### GIVEN PROBLEM A
Please copy the listing below word for word, from the line with "What distance from the lens" up to and including the listing's final line.
-------- EXCERPT --------
During the summary judgment hearing, the Chos stated: This complaint isn’t Count One, give me the refund. That’s not what it is. They don’t want to read it that way, they don’t want to go through the four counts, but there are four counts. One, injunctive relief. Stop what you’re doing. Stop it. I’m going to enjoin you. You can’t do what you are doing. Two, alternatively, a money Cho v. Alupang Beach Club, Inc., 2025 Guam 3, Opinion Page 23 of 31

damages claim for breach of contract. Part three, breach -- Count three, breach of covenant of good faith and fair dealing. That’s an entirely separate count. And, four, unjust enrichment. It’s almost so badly mischaracterized as a right of refund question that they don’t want to consider any of the other three counts, but in short there’s much more to the claims of the Plaintiffs than just a regular refund . . . .
--------
### GIVEN PROBLEM B
Continue the court opinion excerpt above from the point where it stops.
-------- TASK DATA --------
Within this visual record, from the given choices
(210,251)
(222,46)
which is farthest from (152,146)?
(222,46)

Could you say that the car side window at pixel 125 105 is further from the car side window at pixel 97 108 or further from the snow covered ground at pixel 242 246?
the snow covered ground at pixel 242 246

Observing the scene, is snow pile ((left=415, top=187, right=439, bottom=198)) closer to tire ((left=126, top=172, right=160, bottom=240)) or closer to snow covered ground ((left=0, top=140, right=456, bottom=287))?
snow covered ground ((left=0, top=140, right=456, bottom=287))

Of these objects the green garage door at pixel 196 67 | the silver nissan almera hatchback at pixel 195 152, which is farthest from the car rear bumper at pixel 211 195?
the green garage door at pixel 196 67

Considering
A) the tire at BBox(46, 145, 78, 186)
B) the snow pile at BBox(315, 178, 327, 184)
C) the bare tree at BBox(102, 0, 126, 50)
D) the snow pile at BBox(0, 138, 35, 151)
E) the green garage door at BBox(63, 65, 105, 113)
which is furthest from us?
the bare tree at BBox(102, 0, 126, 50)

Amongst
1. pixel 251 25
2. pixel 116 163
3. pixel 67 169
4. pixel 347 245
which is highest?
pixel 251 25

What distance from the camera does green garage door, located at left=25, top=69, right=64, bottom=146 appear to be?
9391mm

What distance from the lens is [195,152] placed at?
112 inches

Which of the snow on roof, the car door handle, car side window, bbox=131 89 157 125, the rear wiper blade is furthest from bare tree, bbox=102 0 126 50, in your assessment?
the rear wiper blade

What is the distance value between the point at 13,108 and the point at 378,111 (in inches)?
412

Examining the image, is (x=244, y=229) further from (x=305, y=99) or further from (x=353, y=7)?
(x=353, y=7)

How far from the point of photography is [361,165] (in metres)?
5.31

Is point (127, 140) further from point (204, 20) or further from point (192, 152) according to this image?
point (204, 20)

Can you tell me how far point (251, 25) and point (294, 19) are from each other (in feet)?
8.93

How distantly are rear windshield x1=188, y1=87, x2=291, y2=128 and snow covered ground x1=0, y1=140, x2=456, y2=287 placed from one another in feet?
--------
### TASK RESPONSE A
What distance from the lens is [195,152] placed at?
112 inches

Which of the snow on roof, the car door handle, car side window, bbox=131 89 157 125, the rear wiper blade is furthest from bare tree, bbox=102 0 126 50, in your assessment?
the rear wiper blade

What is the distance value between the point at 13,108 and the point at 378,111 (in inches)?
412

Examining the image, is (x=244, y=229) further from (x=305, y=99) or further from (x=353, y=7)?
(x=353, y=7)

How far from the point of photography is [361,165] (in metres)?
5.31

Is point (127, 140) further from point (204, 20) or further from point (192, 152) according to this image?
point (204, 20)

Can you tell me how far point (251, 25) and point (294, 19) are from each other (in feet)?
8.93

How distantly are rear windshield x1=188, y1=87, x2=291, y2=128 and snow covered ground x1=0, y1=140, x2=456, y2=287 placed from one another in feet?

### TASK RESPONSE B
Transcript (“Tr.”) at 14-15 (2nd Mot. Summ. J. Hr’g, Feb. 15, 2023). The Chos repeat this argument on appeal, emphasizing the trial court’s failure to recognize their assertions for injunctive relief in their opposition to ABC’s second motion for summary judgment: The Chos did oppose ABC’s Second Motion for Summary Judgment based on the arguments that ABC actually made. The Chos argued that the Law of the Case Doctrine precluded review of the trial court’s Decision and Order of August 2, 2018, which had determined as a factual and legal matter that ABC had waived its right to protest to the GLUC. RA, tab 74 at 10 (Chos’ Opp’n to ABC’s 2nd Mot.

Summ. J.). The Chos also argued that ABC’s Motion was an improper request for reconsideration in that it repeated previously made arguments in violation of CVR [Guam Superior Court Civil Rule] 7.1(i).8 Id. at 11. The Chos then summarized the arguments that had led the trial court to find that ABC had waived its right to protest in its August 2, 2018 Decision and Order. Id. at 13-17. All of these arguments were in defense of the Chos’ injunctive relief claim.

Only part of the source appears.